- **REQUIREMENTS**
Reproduce verbatim the lines of the entries between the line holding "What distance lies" and the line holding "Selecting from building", inclusive. Leave out any pictures.

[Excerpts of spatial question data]
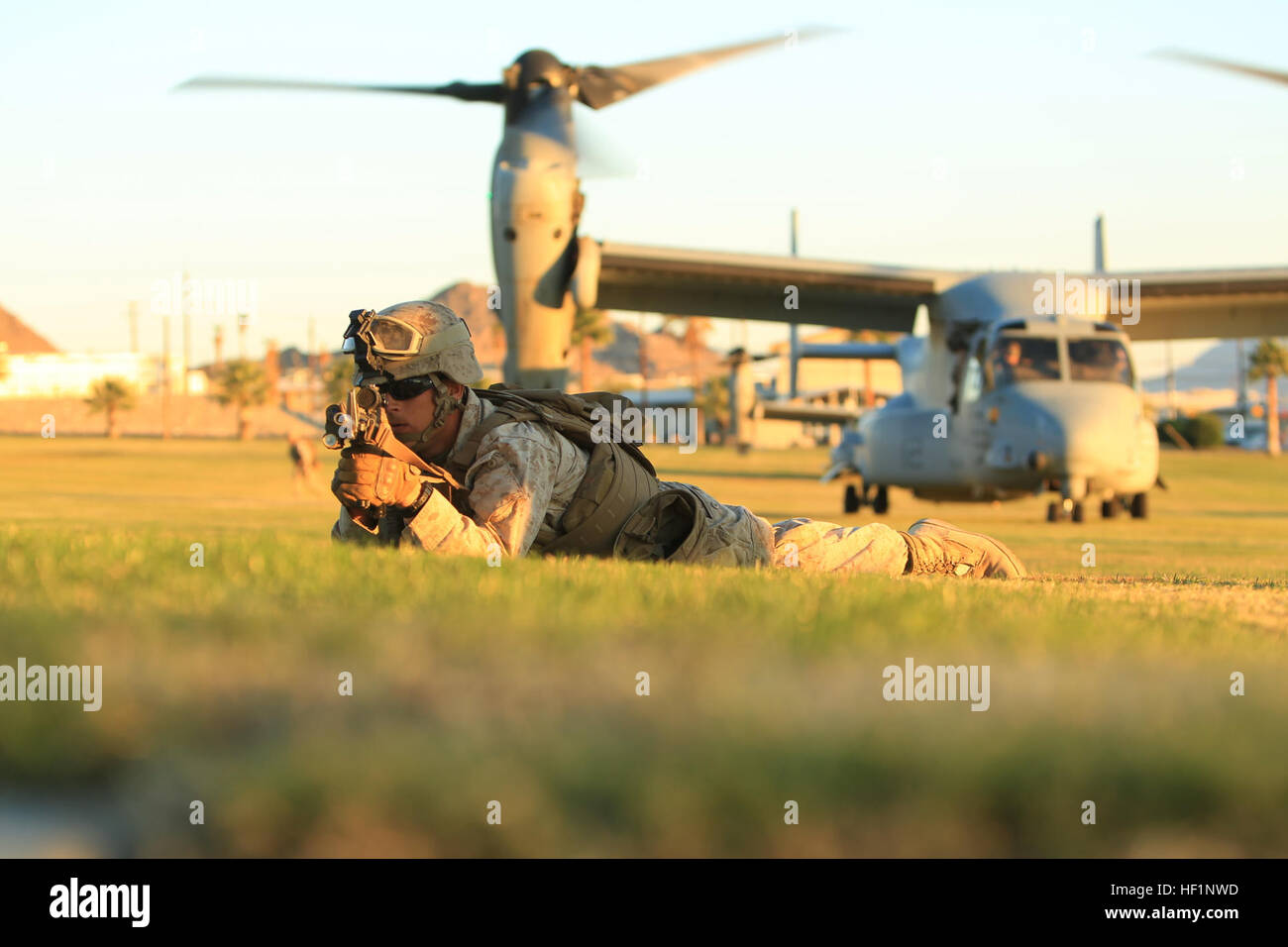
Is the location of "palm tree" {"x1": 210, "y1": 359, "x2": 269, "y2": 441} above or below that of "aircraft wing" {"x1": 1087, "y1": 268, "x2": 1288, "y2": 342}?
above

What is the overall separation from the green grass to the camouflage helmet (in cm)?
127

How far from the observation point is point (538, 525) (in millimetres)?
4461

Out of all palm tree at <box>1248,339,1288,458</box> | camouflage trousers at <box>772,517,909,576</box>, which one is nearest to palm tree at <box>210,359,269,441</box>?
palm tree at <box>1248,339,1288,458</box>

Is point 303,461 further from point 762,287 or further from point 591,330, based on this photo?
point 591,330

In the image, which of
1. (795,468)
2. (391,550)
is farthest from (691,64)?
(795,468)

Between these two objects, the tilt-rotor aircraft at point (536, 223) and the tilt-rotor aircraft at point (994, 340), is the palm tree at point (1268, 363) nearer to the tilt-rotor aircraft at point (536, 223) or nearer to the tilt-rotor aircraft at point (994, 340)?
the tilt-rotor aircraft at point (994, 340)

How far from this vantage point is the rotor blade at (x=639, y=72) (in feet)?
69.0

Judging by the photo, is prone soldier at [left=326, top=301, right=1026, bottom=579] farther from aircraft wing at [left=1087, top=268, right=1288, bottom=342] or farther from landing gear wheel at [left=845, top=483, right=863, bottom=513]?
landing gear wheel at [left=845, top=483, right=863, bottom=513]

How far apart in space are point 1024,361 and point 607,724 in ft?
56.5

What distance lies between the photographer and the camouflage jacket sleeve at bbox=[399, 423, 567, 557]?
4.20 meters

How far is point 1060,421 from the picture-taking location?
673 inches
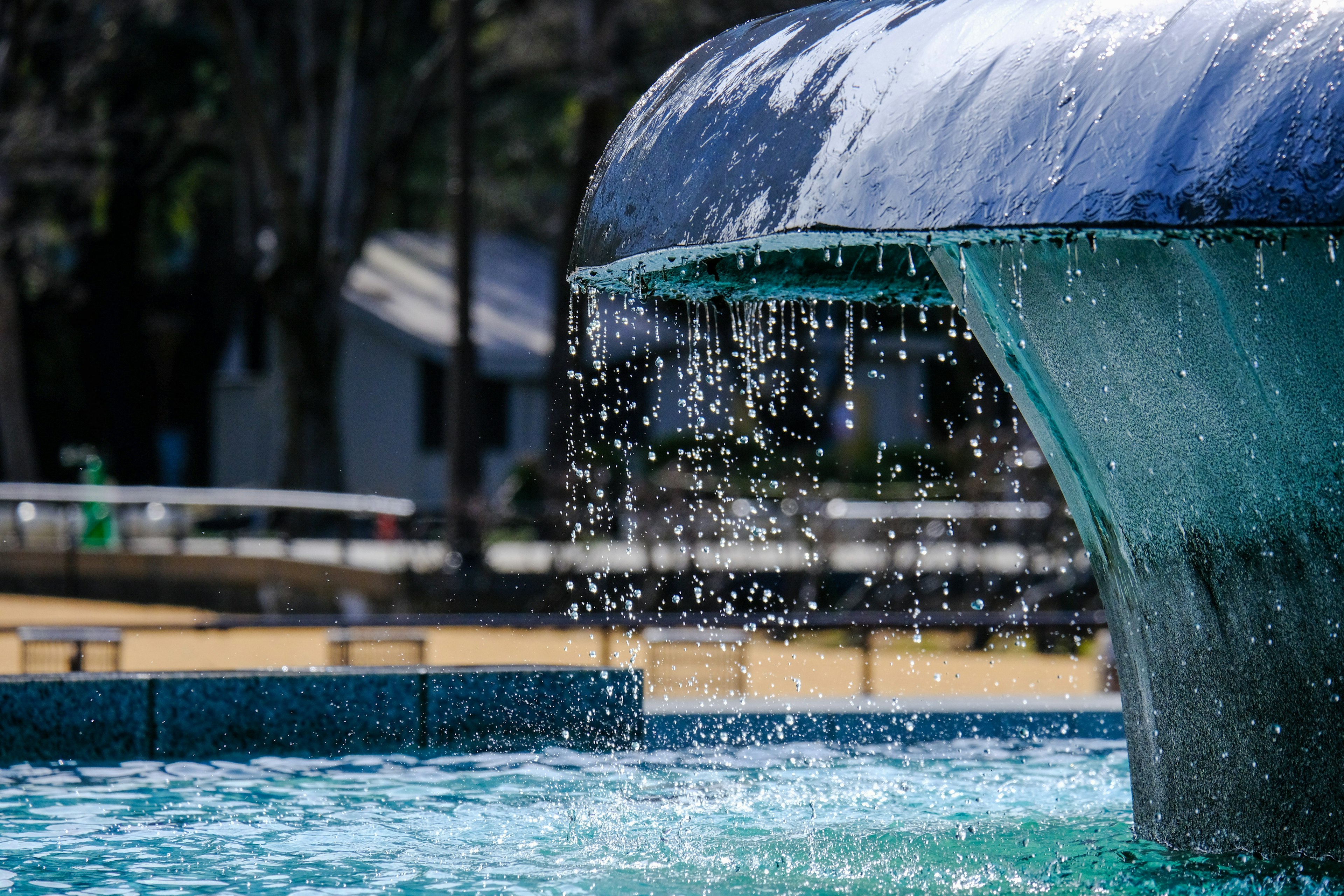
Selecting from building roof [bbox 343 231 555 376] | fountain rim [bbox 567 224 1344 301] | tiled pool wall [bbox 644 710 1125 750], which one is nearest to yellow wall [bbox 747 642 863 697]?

--

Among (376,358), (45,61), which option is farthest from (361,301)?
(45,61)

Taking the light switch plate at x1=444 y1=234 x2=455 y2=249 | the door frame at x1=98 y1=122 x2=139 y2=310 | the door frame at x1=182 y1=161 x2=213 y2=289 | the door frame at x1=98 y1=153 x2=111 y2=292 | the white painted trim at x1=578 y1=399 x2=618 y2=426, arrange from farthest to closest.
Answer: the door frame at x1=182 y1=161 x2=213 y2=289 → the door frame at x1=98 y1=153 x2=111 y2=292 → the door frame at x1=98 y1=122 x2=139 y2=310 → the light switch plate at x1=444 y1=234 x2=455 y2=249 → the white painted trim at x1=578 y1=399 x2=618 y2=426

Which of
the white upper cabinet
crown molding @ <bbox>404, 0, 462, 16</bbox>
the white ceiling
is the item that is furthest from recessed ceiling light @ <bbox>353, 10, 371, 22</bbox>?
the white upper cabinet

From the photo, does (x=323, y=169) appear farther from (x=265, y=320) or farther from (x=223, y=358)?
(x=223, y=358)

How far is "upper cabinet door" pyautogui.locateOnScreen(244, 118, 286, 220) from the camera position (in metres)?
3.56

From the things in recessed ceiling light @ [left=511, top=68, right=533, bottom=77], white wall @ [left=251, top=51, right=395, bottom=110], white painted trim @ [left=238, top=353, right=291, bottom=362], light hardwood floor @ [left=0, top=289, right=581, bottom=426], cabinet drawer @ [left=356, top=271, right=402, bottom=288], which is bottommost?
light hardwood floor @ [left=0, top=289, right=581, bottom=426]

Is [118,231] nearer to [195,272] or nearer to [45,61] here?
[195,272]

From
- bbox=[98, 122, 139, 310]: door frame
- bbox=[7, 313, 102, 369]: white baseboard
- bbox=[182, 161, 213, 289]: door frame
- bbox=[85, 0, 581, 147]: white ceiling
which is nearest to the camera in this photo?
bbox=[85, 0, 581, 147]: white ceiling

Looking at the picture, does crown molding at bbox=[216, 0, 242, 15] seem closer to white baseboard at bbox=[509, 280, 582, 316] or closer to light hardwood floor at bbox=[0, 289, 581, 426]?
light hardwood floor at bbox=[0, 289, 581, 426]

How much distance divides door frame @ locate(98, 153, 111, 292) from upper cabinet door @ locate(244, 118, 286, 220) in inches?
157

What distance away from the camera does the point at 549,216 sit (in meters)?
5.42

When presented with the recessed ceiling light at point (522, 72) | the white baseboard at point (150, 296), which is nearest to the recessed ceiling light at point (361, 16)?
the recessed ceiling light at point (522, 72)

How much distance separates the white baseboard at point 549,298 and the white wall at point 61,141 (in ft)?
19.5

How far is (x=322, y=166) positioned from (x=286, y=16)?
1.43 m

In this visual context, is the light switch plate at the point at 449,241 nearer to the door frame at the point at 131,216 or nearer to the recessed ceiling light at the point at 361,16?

---

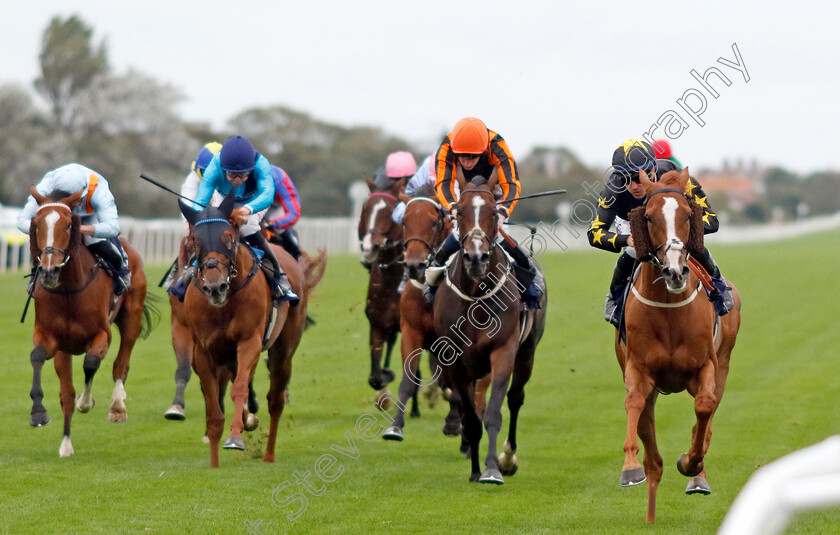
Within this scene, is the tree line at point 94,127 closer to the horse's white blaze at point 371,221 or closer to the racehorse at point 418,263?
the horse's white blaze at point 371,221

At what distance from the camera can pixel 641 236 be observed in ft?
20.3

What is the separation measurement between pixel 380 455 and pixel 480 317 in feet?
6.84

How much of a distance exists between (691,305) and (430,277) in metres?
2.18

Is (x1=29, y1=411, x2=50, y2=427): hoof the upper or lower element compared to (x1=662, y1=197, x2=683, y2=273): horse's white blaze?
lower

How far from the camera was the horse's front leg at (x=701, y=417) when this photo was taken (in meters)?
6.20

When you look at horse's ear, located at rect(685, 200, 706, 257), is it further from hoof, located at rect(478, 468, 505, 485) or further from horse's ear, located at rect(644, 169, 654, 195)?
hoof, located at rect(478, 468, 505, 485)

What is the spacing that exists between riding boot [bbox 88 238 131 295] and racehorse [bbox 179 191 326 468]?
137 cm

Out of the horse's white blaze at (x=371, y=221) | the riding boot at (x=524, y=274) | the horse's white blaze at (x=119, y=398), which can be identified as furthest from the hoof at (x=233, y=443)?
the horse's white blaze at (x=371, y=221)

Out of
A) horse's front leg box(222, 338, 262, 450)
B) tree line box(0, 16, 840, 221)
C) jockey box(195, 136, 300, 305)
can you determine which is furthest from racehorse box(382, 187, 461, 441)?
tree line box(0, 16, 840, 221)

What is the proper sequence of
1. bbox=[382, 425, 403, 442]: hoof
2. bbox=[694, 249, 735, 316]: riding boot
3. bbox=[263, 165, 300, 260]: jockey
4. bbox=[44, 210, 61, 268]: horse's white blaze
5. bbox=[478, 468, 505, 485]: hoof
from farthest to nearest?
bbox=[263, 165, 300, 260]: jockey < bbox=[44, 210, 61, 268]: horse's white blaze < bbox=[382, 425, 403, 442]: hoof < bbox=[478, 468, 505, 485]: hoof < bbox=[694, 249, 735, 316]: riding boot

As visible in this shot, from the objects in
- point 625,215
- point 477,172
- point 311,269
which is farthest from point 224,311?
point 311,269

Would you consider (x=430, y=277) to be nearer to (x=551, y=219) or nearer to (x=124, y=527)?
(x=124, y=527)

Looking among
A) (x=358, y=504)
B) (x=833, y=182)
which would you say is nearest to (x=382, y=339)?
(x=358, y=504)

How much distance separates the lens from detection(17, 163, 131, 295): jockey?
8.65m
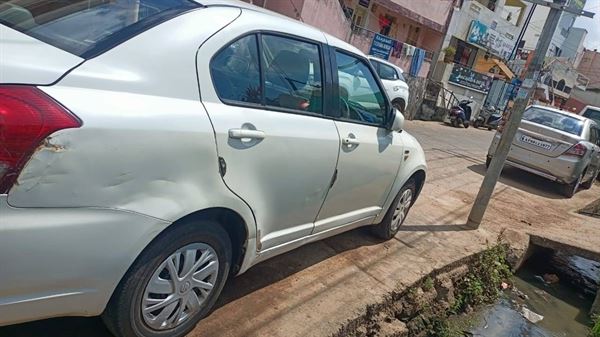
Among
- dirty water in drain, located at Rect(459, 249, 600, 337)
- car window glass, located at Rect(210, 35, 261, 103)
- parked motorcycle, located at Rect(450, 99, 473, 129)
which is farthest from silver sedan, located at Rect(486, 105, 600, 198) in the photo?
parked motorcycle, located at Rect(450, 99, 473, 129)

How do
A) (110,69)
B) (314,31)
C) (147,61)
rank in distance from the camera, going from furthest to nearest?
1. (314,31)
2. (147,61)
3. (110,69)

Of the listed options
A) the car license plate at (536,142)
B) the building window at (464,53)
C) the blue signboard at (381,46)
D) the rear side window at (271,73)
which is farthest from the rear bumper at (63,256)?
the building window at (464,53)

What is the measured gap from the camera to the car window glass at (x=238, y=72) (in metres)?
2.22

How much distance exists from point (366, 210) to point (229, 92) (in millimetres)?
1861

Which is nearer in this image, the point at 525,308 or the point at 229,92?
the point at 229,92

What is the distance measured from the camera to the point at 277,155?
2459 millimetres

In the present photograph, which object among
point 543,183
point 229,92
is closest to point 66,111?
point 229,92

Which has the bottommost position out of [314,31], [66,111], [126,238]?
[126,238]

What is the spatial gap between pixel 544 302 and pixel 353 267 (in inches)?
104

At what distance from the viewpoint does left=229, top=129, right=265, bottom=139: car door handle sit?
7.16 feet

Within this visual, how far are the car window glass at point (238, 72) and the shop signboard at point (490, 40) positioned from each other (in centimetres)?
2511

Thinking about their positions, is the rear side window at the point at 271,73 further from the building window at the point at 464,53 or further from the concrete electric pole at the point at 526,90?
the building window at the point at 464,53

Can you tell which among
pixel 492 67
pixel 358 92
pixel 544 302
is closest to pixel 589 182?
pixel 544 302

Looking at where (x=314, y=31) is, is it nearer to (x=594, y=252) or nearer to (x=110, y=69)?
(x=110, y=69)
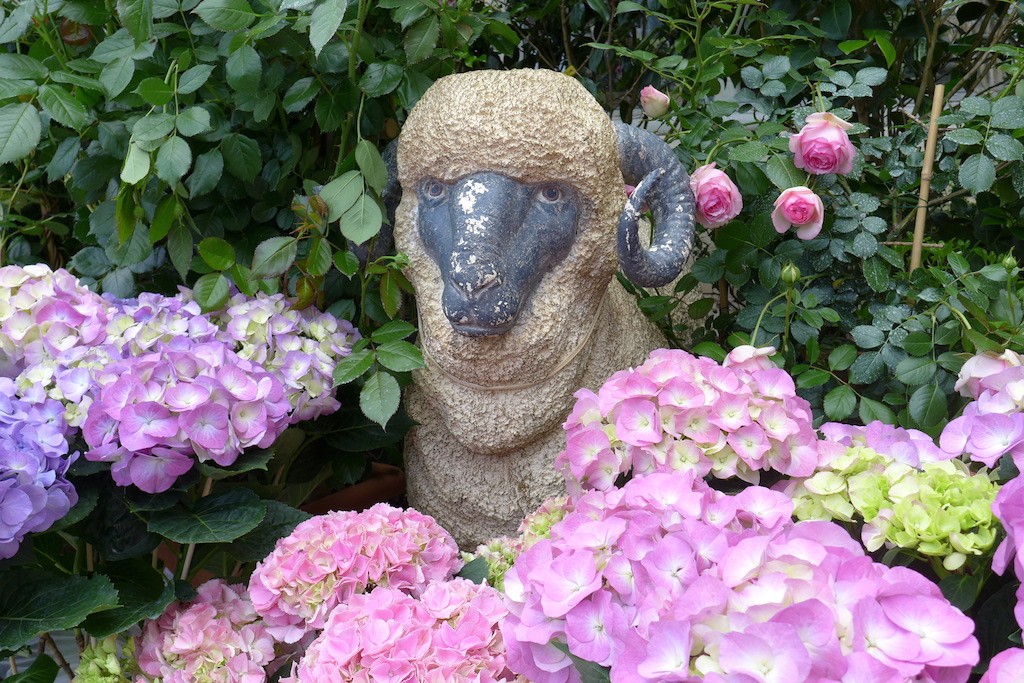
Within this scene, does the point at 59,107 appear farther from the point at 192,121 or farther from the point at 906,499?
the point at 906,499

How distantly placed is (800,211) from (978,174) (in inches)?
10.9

- **TASK RESULT**
What distance lies between the photographer and the camouflage jacket sleeve at bbox=[399, 423, 567, 557]?
4.20 meters

How far is point 1060,421 from the picture-taking location?
673 inches
Selecting from building roof [bbox 343 231 555 376] | fountain rim [bbox 567 224 1344 301] | tiled pool wall [bbox 644 710 1125 750], which one is nearest to yellow wall [bbox 747 642 863 697]?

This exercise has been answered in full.